African kingdoms and tribes went to war with each other, just like anywhere else, and sometimes the winners would capture prisoners to sell into slavery, as the “spoils of war”.
The Europeans came to African port cities looking to sell guns and buy gold and spices and cloth. Some of these cities had slave markets. The Europeans who had just founded colonies in the Americas had a desperate need for *labor* to work the sugar plantations they’d set up there. It was nearly impossible to get Europeans to come work those plantations voluntarily, as the conditions were so miserable, so the only way to get labor was to buy slaves.
The Europeans bought all the slaves they could get their hands on. It spurred the African kingdoms to go to war *more* so they could capture even more slaves and make even more money selling the slaves to the Europeans.
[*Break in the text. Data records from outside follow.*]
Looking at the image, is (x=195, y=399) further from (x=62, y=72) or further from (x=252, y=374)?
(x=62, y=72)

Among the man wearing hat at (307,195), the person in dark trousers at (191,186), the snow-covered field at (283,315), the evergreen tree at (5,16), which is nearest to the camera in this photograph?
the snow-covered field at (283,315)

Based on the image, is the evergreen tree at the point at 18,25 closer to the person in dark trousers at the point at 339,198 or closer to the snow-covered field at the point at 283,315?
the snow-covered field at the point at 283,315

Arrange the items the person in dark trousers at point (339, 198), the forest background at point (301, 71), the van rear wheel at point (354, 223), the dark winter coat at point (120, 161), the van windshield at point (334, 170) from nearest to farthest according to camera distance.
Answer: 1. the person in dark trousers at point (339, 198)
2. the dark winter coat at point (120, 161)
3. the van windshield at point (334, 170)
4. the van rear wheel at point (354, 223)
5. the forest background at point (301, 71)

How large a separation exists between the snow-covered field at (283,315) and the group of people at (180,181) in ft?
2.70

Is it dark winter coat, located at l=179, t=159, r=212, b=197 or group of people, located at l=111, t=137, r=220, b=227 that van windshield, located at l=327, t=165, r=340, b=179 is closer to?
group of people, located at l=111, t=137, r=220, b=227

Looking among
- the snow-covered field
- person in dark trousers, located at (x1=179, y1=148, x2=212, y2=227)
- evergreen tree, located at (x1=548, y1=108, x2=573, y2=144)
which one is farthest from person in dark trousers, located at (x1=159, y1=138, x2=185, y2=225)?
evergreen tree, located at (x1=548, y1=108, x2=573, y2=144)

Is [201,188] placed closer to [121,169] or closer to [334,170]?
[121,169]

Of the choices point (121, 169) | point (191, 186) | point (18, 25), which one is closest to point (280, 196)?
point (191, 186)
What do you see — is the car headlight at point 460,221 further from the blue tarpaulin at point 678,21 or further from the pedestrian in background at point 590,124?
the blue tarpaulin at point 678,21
That’s how it worked for 300-400 years, from the late 1400s to the 1800s. The Europeans didn’t *conquer* sub-Saharan Africa for most of that period. The Portuguese captured a few port cities around the continent, and the Dutch conquered some bits of South Africa and settled there. But for the most part Africa remained independent. It was only in the mid-to-late 1800s that two technological inventions allowed Europe to completely dominate Africa. The drug *quinine* was discovered to be a cure for malaria, which used to kill nearly every European soldier sent to Africa. And then the *Gatling gun* gave European empires a huge military advantage that the Africans couldn’t beat. So by the 1890s all of Africa was colonized by European empires, except for Ethiopia.